> _TESTO DI STUDIO_:
************

Il nostro punto di partenza è Il Teorema dell' Impossibilità di Kenneth Arrow secondo il quale non esistono sistemi o procedure elettorali che possano SIMULTANEAMENTE soddisfare criteri di COERENZA LOGICA ( la scelta collettiva rispecchia fedelmente le preferenze degli individui) e di EQUITA' SOCIALE ( è garantita la libera ed uguale partecipazioni di tutti alla decisione politica) ; il teorema dimostra appunto che non è possibile, in generale, formulare una regola elettorale che soddisfi contemporaneamente tutte queste condizioni insieme.
Il problema non è nuovo e non stupisce che a occuparsene per primi siano stati autori esperti di teoria matematica, tra i quali Charles Ludwig Dodgson (conosciuto come Lewis Carroll) al quale si deve il merito di essere pervenuto a conclusioni non dissimili, per molti versi, a quelle impostate però nel secolo precedente, nella Francia napoleonica, da Borda e Condorcet; è giusto quindi partire dagli studi di Borda per arrivare a quelli successivi di Dodgson.
Criterio di Borda
Fu Jean Charles Borda a sviluppare per primo una teoria matematica delle elezioni e a formulare con linguaggio matematico quel criterio elettorale che fu poi definito ''criterio di Borda''. Borda dimostra che la ''votazione singola'', con la quale si concede a ogni votante il diritto di indicare una sola preferenza e si seleziona il vincitore mediante il criterio della MAGGIORANZA SEMPLICE , in molti casi scegli il candidato ''sbagliato''.
Per capire, si consideri il seguente esempio in cui ci sono 3 alternative da votare, a, b, e c, e 21 elettori; gli ordinamenti di preferenza degli elettori sono quelli indicati qui sotto:
ELETTORI PREFERENZE
1 elettore A B C
7 elettori A C B
7 elettori B C A
6 elettori C B A
Se si votasse a maggioranza semplice, considerando quindi non l'intero ordine di preferenze, ma solamente la prima alternativa, vincerebbe A: infatti 8 elettori (7+1) hanno messo al primo posto A; ma Borda pone un problema: perché deve vincere l'alternativa che soddisfa 8 elettori, nonostante ne scontenti 13?
Borda quindi propone un sistema nel quale gli elettori possano esprimere tante preferenze quante sono le alternative da votare ( non solo A, ma, ad esempio, ACB) e assegnare a ognuna di esse un punteggio decrescente, da quella più gradita a quella meno gradita. La votazione infatti decreterebbe la vittoria dell'alternativa c, rispondendo così al principio di equità, che non rappresenta l'alternativa preferita in assoluto da una maggioranza, ma che è quella che, in ogni caso, LASCEREBBE INSODDISFATTO IL MINOR NUMERO DI PERSONE. Infatti, provando ad assegnare alla prima alternativa 3, alla seconda il punteggio 2 e alla terza 1, facendo i conti viene:
A = (3x1) + (3x7) + (1x7) + (1x6) = 37
B = (2x1) + (1x7) + (3x7) + (2x6) = 42
C = (1x1) + (2x7) + (2x7) + (3x6) = 47
In due sistemi elettorali vigenti moderni vige la logica di Borda, sia in Irlanda, per votare i deputati, sia in Australia, per votare la camera bassa: gli elettori esprimono l'ordine di preferenza senza però l'assegnazione del punteggio.

************

> _VOCI DEL DATASET_:
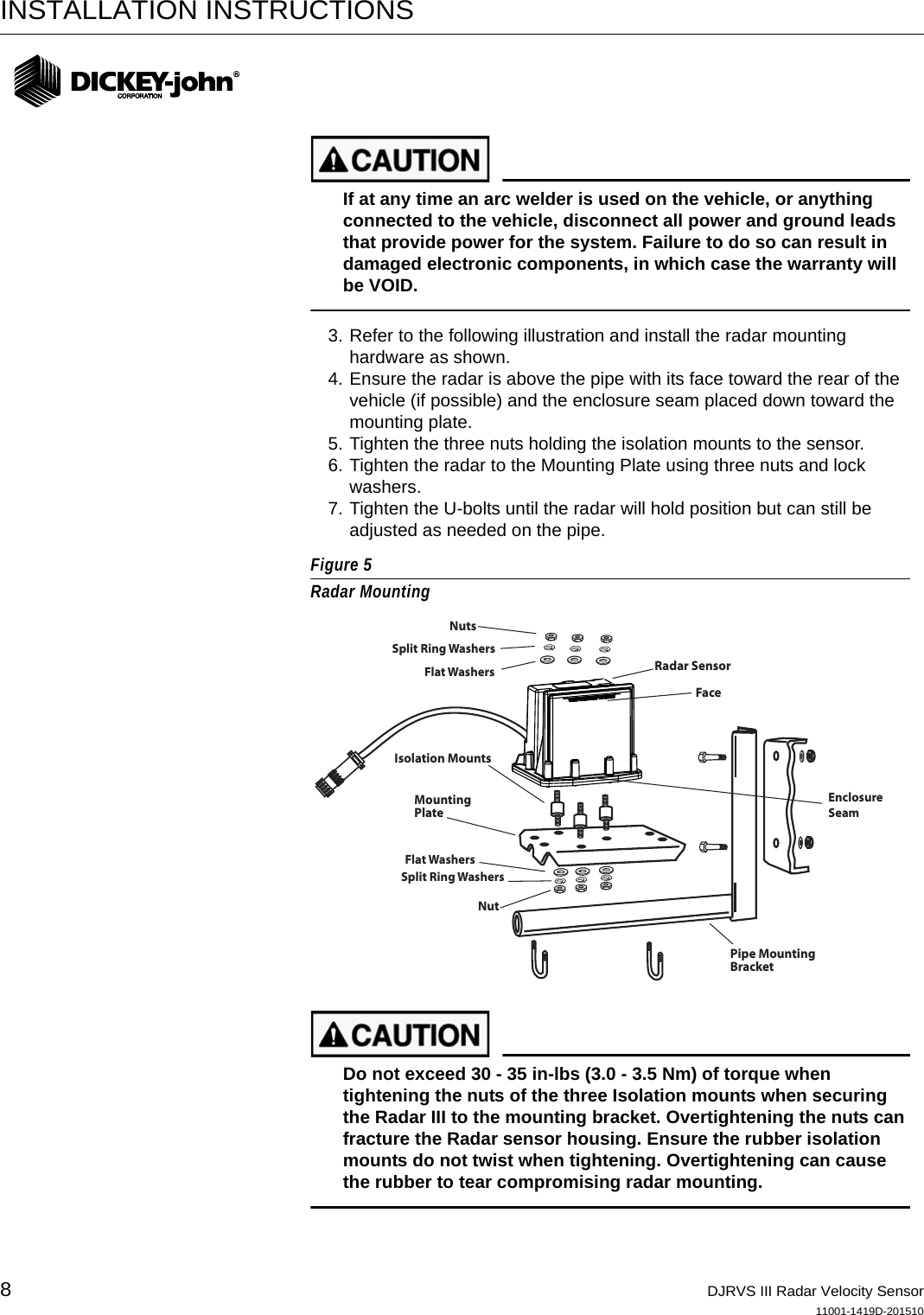 INSTALLATION INSTRUCTIONS

DICKEY-john® CORPORATION

CAUTION

If at any time an arc welder is used on the vehicle, or anything connected to the vehicle, disconnect all power and ground leads that provide power for the system. Failure to do so can result in damaged electronic components, in which case the warranty will be VOID.

3. Refer to the following illustration and install the radar mounting hardware as shown.
4. Ensure the radar is above the pipe with its face toward the rear of the vehicle (if possible) and the enclosure seam placed down toward the mounting plate.
5. Tighten the three nuts holding the isolation mounts to the sensor.
6. Tighten the radar to the Mounting Plate using three nuts and lock washers.
7. Tighten the U-bolts until the radar will hold position but can still be adjusted as needed on the pipe.

Figure 5
Radar Mounting

Nuts
Split Ring Washers
Flat Washers
Radar Sensor
Face
Isolation Mounts
Mounting Plate
Enclosure Seam
Flat Washers
Split Ring Washers
Nut
Pipe Mounting Bracket

CAUTION

Do not exceed 30 - 35 in-lbs (3.0 - 3.5 Nm) of torque when tightening the nuts of the three Isolation mounts when securing the Radar III to the mounting bracket. Overtightening the nuts can fracture the Radar sensor housing. Ensure the rubber isolation mounts do not twist when tightening. Overtightening can cause the rubber to tear compromising radar mounting.

8

DJRVS III Radar Velocity Sensor
11001-1419D-201510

************

> _COSE DA FARE_:
(1) Riscrivi in forma più breve il paragrafo del testo di studio che comincia con "Fu Jean Charles Borda", mantenendone i fatti principali.
(2) Elenca tutte le persone che il testo di studio nomina.

> _RISPOSTE AI COMPITI_:
(1) Jean Charles Borda fu il primo a sviluppare una teoria matematica delle elezioni e a formulare in linguaggio matematico il criterio poi chiamato "criterio di Borda". Dimostrò che la votazione singola spesso sceglie il candidato "sbagliato". In questo sistema ogni votante indica una sola preferenza e vince chi ottiene la maggioranza semplice.

(2)
- Kenneth Arrow
- Charles Ludwig Dodgson (conosciuto come Lewis Carroll)
- Jean Charles Borda
- Condorcet